▶ _WHAT NEEDS TO BE DONE_
Nothing is needed except the lines below that run from the one with "scientific name: Varanus varius" through the one with "genus: Canis", repeated exactly.

(Dataset entries)
....
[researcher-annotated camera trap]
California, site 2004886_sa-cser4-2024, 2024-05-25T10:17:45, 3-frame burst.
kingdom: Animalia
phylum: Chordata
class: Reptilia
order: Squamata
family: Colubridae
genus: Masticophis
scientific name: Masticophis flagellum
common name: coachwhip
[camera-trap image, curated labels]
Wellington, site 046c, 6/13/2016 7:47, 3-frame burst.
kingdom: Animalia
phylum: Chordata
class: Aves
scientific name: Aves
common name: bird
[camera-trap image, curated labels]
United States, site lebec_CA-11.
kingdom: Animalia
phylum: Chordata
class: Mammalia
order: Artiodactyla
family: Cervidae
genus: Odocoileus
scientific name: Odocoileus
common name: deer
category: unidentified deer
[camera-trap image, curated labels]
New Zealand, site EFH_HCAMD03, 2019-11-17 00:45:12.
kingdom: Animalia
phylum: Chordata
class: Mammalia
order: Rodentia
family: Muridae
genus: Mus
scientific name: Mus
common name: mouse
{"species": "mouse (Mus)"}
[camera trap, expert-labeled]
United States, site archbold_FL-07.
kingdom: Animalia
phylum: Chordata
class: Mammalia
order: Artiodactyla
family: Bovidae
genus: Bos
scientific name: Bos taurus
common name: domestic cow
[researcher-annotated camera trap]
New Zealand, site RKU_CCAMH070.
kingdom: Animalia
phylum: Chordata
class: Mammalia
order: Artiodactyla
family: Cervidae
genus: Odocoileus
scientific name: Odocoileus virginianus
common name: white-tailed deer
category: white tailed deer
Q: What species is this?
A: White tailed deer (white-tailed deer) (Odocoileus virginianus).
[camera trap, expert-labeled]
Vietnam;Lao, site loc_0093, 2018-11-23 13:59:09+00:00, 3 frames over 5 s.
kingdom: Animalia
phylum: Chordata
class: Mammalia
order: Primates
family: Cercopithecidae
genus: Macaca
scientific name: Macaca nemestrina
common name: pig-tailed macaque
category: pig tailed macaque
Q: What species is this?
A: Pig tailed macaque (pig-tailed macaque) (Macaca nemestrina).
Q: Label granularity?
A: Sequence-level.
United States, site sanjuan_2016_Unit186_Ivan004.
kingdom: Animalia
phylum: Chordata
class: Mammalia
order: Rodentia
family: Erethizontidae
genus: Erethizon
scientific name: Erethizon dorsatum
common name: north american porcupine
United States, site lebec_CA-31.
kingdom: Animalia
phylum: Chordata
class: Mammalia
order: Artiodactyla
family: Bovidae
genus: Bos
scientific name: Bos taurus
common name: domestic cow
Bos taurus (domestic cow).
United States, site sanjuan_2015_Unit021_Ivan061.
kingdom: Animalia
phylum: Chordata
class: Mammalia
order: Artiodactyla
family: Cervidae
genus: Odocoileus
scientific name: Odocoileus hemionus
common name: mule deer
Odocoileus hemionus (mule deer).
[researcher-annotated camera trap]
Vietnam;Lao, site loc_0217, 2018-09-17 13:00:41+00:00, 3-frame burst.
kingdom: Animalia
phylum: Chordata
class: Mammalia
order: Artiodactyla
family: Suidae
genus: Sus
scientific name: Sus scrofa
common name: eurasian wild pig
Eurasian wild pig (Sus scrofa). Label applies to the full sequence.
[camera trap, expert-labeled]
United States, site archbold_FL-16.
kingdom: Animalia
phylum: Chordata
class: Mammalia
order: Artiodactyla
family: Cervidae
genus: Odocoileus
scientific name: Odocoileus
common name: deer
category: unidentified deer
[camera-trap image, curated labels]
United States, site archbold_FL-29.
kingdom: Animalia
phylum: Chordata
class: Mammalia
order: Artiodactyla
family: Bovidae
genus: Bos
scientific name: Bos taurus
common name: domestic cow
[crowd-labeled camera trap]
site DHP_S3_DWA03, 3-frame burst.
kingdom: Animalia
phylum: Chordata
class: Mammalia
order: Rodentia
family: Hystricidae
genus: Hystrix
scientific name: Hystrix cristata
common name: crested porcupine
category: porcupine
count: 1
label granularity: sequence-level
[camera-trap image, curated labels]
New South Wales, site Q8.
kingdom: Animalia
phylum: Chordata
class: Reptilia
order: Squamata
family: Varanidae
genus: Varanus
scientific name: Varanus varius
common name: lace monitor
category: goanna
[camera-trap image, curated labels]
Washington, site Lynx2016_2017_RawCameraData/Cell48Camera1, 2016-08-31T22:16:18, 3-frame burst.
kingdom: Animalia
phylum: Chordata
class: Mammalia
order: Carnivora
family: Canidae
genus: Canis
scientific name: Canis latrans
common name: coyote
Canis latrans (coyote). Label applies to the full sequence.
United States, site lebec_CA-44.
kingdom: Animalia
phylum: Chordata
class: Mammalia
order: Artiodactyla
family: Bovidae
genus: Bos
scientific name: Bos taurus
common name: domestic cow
....
▶ _EXERCISE RESULT_
scientific name: Varanus varius
common name: lace monitor
category: goanna
[camera-trap image, curated labels]
Washington, site Lynx2016_2017_RawCameraData/Cell48Camera1, 2016-08-31T22:16:18, 3-frame burst.
kingdom: Animalia
phylum: Chordata
class: Mammalia
order: Carnivora
family: Canidae
genus: Canis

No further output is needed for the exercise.